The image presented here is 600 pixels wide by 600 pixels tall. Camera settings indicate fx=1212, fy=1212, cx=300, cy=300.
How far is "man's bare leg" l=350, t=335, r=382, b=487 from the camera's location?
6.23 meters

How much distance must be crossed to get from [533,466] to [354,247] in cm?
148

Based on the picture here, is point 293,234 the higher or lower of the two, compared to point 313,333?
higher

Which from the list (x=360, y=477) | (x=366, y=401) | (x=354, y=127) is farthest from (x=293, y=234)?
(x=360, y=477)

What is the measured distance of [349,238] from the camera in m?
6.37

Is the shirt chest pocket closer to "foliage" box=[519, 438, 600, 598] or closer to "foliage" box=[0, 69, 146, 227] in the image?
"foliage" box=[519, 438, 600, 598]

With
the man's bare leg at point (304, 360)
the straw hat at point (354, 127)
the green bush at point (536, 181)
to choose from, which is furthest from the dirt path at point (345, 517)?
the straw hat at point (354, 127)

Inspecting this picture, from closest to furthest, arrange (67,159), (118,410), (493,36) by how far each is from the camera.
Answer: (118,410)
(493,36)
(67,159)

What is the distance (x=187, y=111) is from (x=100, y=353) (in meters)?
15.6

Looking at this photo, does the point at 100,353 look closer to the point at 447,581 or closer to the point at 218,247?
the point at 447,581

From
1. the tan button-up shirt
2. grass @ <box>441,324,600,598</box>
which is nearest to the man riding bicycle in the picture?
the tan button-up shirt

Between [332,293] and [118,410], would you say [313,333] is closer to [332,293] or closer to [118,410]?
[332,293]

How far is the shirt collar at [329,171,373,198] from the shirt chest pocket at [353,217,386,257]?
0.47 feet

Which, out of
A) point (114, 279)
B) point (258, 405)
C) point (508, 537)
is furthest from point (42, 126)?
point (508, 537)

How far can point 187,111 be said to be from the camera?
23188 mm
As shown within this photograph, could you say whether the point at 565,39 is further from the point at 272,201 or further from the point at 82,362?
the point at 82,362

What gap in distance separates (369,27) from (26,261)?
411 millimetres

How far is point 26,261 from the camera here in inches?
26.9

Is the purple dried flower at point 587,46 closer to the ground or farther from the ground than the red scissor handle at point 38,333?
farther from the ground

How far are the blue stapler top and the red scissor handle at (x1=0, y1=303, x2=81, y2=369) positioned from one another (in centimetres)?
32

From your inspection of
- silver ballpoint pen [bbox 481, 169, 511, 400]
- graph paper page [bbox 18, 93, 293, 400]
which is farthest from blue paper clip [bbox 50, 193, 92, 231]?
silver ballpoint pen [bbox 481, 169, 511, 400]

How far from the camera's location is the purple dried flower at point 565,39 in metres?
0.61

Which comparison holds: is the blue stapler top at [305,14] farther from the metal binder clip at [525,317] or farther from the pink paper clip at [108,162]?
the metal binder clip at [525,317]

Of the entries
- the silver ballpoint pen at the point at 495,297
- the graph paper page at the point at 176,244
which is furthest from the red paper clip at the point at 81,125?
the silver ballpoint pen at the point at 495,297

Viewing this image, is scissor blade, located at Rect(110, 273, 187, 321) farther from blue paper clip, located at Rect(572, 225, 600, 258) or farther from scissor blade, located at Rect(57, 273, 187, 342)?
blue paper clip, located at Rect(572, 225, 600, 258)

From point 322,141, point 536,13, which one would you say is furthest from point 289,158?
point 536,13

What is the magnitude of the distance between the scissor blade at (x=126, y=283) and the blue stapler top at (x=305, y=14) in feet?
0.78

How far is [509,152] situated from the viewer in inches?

## SET TASK
Turn every line of the listing above into a JSON array of strings, one string per line, and skip the blank lines.

## EXPECTED ANSWER
[
  "The image presented here is 600 pixels wide by 600 pixels tall. Camera settings indicate fx=1212, fy=1212, cx=300, cy=300.",
  "How far is \"man's bare leg\" l=350, t=335, r=382, b=487 from the camera's location?",
  "6.23 meters",
  "How much distance must be crossed to get from [533,466] to [354,247] in cm?",
  "148",
  "Based on the picture here, is point 293,234 the higher or lower of the two, compared to point 313,333?",
  "higher",
  "Which from the list (x=360, y=477) | (x=366, y=401) | (x=354, y=127) is farthest from (x=293, y=234)?",
  "(x=360, y=477)",
  "What is the measured distance of [349,238] from the camera in m?",
  "6.37",
  "Is the shirt chest pocket closer to \"foliage\" box=[519, 438, 600, 598] or closer to \"foliage\" box=[0, 69, 146, 227] in the image?",
  "\"foliage\" box=[519, 438, 600, 598]",
  "With",
  "the man's bare leg at point (304, 360)",
  "the straw hat at point (354, 127)",
  "the green bush at point (536, 181)",
  "to choose from, which is furthest from the dirt path at point (345, 517)?",
  "the straw hat at point (354, 127)",
  "Inspecting this picture, from closest to furthest, arrange (67,159), (118,410), (493,36) by how far each is from the camera.",
  "Answer: (118,410)",
  "(493,36)",
  "(67,159)",
  "What is the distance (x=187, y=111) is from (x=100, y=353) (in meters)?",
  "15.6",
  "Looking at this photo, does the point at 100,353 look closer to the point at 447,581 or closer to the point at 218,247?",
  "the point at 447,581",
  "From",
  "1. the tan button-up shirt",
  "2. grass @ <box>441,324,600,598</box>",
  "which is nearest to the man riding bicycle in the picture?",
  "the tan button-up shirt",
  "Between [332,293] and [118,410], would you say [313,333] is closer to [332,293] or closer to [118,410]?",
  "[332,293]",
  "How far is the shirt collar at [329,171,373,198] from the shirt chest pocket at [353,217,386,257]?",
  "0.47 feet",
  "Which, out of",
  "A) point (114, 279)",
  "B) point (258, 405)",
  "C) point (508, 537)",
  "is furthest from point (42, 126)?",
  "point (508, 537)",
  "How far can point 187,111 be said to be from the camera?",
  "23188 mm",
  "As shown within this photograph, could you say whether the point at 565,39 is further from the point at 272,201 or further from the point at 82,362?",
  "the point at 82,362",
  "What gap in distance separates (369,27) from (26,261)?",
  "411 millimetres",
  "How far is point 26,261 from the camera here in inches?",
  "26.9",
  "Is the purple dried flower at point 587,46 closer to the ground or farther from the ground than the red scissor handle at point 38,333?",
  "farther from the ground",
  "How far are the blue stapler top and the red scissor handle at (x1=0, y1=303, x2=81, y2=369) positioned from one another (in centimetres)?",
  "32",
  "From your inspection of",
  "- silver ballpoint pen [bbox 481, 169, 511, 400]",
  "- graph paper page [bbox 18, 93, 293, 400]",
  "which is farthest from blue paper clip [bbox 50, 193, 92, 231]?",
  "silver ballpoint pen [bbox 481, 169, 511, 400]",
  "How far from the camera's location is the purple dried flower at point 565,39 in metres?",
  "0.61",
  "Which comparison holds: is the blue stapler top at [305,14] farther from the metal binder clip at [525,317] or farther from the pink paper clip at [108,162]?",
  "the metal binder clip at [525,317]",
  "Of the entries",
  "- the silver ballpoint pen at the point at 495,297",
  "- the graph paper page at the point at 176,244",
  "which is furthest from the red paper clip at the point at 81,125?",
  "the silver ballpoint pen at the point at 495,297",
  "Viewing this image, is scissor blade, located at Rect(110, 273, 187, 321) farther from blue paper clip, located at Rect(572, 225, 600, 258) or farther from scissor blade, located at Rect(57, 273, 187, 342)?",
  "blue paper clip, located at Rect(572, 225, 600, 258)",
  "From point 322,141, point 536,13, which one would you say is furthest from point 289,158?",
  "point 536,13",
  "What is the magnitude of the distance between the scissor blade at (x=126, y=283) and the blue stapler top at (x=305, y=14) in feet?",
  "0.78",
  "How far is [509,152] situated from the viewer in inches?"
]